If they went from 20hrs to whatever the daylight hours were when you put them out, you're guaranteed to get flowering and possibly reveg, so light depping those may be in order, too. Watch for signs of reveg.
Thank you so much sea!!! I'm getting so excited. I do have a question for you and @caregiverken, I put some of these plants in the ground two weeks before I flipped, around May 15 th and they look like they are ahead in flowering too, so my question is do you two think the flower started when I put them in the ground? I didn't notice flowers but they sure look ahead of the rest.
Wow, I thought getting bit was very rare. Do you get really sick? Or does the anti venom work really well?
I missed stepping on one by a few inches in eastern Washington. We were cutting through a
lumber mill with a huge patch of saw dust and did not see it in till after.
Well... it is fairly rare to be bitten, unless you're handling them. And I used to handle rattlers often, to relocate those that found their way into homes or onto areas of properties where others might be hurt. After working the aquatic ornamental trade I became familiarized with handling other species of snakes, of course all constrictors. Green Mojaves are truly GREEN, and I'd never seen a green rattler so when I was riding along on the quadrunner and came across this jade jewel in the desert, I HAD to stop and check it out. We were fine for about 20mins or so, then I relaxed, let its tail down and it insisted I let it go. Due to the species, no tissue loss, but I did completely lose all sense of smell for about 6mos or so, and still have a greatly diminished sense of smell to this day. 2001, a couple of days after the attacks, I'll never forget it.

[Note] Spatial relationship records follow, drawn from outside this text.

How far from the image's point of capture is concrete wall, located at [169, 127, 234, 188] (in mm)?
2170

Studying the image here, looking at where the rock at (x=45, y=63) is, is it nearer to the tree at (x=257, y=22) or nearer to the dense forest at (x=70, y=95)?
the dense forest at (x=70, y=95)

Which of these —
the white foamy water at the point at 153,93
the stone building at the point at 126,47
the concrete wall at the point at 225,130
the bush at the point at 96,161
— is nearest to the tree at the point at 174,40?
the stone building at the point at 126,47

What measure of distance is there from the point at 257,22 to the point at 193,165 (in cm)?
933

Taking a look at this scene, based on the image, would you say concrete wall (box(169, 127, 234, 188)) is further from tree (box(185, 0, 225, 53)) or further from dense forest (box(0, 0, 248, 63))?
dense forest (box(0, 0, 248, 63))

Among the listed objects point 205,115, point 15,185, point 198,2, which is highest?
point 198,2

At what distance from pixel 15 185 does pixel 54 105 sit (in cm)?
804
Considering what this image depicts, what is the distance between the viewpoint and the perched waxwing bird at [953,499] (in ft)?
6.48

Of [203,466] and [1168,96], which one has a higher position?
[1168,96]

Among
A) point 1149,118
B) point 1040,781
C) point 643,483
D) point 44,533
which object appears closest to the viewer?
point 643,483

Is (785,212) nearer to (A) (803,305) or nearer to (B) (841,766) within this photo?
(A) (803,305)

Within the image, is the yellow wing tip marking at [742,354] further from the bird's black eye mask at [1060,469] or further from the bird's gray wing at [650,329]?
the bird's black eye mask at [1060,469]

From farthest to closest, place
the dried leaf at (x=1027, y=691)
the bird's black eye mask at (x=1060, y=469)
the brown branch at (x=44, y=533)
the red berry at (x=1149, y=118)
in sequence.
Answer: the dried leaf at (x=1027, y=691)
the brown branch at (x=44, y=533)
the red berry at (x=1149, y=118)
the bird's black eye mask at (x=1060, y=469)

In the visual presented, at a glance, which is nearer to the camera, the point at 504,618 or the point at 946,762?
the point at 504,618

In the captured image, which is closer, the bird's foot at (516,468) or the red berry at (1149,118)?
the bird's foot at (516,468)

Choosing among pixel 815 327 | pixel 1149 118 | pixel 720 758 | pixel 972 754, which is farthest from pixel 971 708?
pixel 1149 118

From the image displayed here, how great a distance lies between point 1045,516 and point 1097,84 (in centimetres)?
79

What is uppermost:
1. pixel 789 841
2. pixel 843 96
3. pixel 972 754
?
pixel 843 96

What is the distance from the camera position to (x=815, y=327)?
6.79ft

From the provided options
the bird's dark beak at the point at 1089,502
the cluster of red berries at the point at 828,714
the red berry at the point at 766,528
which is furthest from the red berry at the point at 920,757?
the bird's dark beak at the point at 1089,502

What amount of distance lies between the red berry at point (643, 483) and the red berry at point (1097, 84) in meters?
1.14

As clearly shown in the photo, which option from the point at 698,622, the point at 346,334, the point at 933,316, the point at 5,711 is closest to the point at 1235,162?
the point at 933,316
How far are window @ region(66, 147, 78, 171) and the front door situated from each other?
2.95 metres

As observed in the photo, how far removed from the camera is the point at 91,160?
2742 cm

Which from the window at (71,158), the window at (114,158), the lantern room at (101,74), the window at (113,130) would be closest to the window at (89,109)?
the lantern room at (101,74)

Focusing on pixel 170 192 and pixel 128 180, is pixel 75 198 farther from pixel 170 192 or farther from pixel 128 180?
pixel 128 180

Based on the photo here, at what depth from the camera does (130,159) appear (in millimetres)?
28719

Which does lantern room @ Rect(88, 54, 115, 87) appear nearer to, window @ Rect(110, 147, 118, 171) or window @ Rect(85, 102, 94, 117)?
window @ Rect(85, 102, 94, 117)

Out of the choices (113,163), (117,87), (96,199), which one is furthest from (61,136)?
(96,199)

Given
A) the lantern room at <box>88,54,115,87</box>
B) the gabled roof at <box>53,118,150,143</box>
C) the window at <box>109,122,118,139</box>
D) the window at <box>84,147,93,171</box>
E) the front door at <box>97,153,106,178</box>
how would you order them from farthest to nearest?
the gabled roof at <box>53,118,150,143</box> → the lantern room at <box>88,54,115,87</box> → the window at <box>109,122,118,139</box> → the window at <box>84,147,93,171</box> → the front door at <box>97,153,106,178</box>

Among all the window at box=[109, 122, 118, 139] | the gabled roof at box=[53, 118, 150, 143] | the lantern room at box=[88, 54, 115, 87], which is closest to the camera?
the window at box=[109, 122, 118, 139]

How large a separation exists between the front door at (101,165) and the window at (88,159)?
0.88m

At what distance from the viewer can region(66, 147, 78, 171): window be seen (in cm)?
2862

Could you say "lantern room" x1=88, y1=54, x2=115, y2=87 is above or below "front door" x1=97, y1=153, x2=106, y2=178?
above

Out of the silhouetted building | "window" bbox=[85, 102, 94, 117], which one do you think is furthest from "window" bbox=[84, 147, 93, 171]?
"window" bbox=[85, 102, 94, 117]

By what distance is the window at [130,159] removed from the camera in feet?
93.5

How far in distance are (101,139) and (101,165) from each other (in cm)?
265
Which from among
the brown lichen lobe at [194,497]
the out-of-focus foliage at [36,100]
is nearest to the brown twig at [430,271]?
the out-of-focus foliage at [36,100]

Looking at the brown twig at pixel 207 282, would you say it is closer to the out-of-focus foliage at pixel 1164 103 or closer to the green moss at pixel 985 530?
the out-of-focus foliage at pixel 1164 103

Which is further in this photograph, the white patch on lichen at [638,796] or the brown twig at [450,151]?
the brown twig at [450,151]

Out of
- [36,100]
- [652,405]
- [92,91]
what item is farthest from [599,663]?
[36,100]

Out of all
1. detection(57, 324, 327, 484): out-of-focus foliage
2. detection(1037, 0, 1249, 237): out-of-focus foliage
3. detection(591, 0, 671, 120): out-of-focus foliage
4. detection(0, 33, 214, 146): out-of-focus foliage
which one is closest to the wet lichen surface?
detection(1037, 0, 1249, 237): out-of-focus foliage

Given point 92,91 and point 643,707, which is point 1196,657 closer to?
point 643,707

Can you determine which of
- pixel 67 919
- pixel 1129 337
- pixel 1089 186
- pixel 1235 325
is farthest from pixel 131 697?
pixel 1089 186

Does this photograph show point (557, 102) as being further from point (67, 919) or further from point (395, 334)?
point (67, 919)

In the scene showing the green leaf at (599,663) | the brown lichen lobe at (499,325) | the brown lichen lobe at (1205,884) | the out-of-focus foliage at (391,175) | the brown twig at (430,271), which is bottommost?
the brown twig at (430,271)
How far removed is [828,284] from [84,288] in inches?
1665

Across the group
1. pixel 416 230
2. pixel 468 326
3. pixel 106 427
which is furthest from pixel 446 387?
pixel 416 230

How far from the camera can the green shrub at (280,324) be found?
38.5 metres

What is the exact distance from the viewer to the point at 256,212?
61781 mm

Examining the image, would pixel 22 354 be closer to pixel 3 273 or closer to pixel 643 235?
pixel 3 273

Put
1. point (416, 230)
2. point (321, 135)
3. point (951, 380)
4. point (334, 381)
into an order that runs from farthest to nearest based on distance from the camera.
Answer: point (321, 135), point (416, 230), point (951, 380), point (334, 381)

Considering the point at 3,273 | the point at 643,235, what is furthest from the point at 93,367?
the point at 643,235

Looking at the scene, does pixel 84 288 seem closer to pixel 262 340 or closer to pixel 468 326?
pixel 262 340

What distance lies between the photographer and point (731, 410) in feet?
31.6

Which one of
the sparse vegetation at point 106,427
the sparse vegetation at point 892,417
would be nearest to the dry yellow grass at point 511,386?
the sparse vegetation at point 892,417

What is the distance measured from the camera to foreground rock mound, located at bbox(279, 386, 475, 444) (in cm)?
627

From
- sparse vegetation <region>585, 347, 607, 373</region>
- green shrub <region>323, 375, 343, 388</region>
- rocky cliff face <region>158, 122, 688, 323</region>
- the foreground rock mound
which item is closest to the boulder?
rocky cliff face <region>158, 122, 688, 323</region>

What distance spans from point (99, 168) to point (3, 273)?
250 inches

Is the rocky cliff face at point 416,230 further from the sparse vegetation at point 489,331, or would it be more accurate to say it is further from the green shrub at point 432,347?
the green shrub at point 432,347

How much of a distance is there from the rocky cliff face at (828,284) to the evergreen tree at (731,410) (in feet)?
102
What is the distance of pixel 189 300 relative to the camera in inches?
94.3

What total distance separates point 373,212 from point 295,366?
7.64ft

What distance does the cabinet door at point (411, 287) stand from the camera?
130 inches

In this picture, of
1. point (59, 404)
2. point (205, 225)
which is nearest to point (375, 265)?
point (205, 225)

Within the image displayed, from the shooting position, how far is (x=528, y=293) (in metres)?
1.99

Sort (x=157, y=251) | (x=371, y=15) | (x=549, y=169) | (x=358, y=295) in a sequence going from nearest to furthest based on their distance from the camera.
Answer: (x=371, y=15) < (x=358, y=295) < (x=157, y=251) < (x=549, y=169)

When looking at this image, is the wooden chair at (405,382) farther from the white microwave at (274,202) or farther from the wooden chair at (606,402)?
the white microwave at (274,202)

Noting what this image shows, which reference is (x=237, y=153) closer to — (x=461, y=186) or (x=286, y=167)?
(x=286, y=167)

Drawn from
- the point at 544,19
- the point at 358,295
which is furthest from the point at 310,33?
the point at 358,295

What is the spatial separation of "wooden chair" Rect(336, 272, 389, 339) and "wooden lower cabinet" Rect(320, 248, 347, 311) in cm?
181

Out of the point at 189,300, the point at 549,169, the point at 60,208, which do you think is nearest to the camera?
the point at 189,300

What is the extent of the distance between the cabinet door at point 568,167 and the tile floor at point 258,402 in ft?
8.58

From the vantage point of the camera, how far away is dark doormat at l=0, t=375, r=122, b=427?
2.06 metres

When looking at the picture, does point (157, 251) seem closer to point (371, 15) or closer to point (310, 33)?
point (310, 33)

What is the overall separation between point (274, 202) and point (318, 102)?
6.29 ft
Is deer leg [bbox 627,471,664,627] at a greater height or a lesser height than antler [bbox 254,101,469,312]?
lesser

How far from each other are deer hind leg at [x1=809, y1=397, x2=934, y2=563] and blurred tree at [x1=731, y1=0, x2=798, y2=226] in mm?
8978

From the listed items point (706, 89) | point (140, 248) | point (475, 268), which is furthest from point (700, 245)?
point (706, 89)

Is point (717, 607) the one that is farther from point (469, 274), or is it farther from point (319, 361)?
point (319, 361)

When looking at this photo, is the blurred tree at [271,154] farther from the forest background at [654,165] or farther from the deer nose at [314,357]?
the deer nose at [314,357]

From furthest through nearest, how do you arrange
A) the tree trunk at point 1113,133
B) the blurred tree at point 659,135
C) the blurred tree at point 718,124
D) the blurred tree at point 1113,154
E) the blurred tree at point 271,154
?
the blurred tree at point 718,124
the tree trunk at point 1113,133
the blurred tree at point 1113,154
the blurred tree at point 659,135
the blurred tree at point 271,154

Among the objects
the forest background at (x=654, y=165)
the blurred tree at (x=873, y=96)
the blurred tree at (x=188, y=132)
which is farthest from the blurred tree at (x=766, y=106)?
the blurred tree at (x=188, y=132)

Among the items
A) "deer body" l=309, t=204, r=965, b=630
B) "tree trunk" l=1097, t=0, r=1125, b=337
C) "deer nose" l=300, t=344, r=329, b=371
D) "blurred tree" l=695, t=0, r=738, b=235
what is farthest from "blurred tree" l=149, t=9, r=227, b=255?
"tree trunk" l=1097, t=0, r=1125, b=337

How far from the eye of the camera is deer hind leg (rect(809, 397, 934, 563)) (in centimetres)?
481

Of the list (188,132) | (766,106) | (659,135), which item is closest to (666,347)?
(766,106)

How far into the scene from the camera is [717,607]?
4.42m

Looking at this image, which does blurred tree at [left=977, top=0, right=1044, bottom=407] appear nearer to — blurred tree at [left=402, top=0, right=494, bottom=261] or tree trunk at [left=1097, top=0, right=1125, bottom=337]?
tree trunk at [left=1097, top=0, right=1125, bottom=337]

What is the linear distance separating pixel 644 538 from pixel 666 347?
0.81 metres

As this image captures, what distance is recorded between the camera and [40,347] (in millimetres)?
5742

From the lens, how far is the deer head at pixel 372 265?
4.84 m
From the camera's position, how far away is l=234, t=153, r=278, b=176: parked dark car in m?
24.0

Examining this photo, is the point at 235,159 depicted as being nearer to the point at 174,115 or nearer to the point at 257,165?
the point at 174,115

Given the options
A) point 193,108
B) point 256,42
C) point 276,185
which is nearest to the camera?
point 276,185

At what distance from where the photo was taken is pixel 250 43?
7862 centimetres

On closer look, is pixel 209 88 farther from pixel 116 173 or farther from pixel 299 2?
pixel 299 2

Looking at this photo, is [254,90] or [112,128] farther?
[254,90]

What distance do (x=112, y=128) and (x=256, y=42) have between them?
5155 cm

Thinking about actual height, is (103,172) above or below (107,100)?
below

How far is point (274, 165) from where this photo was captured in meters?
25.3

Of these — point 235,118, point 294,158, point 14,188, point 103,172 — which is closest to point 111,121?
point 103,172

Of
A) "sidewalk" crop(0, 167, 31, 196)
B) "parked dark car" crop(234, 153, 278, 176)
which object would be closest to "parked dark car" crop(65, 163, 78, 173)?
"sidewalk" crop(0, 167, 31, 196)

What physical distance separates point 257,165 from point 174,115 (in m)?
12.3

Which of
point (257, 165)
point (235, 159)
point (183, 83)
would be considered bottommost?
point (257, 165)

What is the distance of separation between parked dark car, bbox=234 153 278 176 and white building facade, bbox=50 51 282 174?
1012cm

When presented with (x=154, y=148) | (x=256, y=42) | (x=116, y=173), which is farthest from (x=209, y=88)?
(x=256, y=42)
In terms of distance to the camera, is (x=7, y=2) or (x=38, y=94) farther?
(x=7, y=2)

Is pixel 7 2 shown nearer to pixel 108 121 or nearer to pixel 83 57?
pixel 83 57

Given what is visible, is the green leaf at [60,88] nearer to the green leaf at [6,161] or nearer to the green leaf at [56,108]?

In any event, my experience with snakes says that they wear their hearts on their sleeves for the most part. Which was part of what was so surprising with this snake because I figured if he was pissed I would have felt it in his tail, but I didn't, felt nothing, snake was completely relaxed. Til *I* relaxed!
Spent a week in ICU. Yes, once the venom went through my system it fucking hurts. I tied a tourniquet because I was so far from the cabin and had no idea how long it would be til I got to a hospital, so I assumed I'd be losing at least my finger, if not my hand or my arm. I said goodbye to each part as I tied it off. That prevented the venom from hitting my system, though, so when I got to ER they scolded me for tying the tourniquet (which very well may have saved my life), the venom hit and suddenly I was having THE WORST drug trip of my life and puking my guts out.
That's what the venom was like--an awful, awful AWFUL drug trip on something I've never taken before. The bite itself barely hurt, hurts less than being stuck with a sewing needle, hurts FAR less than being dinged by something like a rosy boa or a python, far less than being dinged by a snowflake moray eel (that one bled like a motherfucker, left a neat looking set of bite marks, too), less than a whole lot of things I've been nailed by. It's the venom. Took 12 doses of Cro-Fab and a qualified metric shit-ton of morphine.
I taught myself biofeedback while I was in ICU, too. :D Set off all my alarms daily.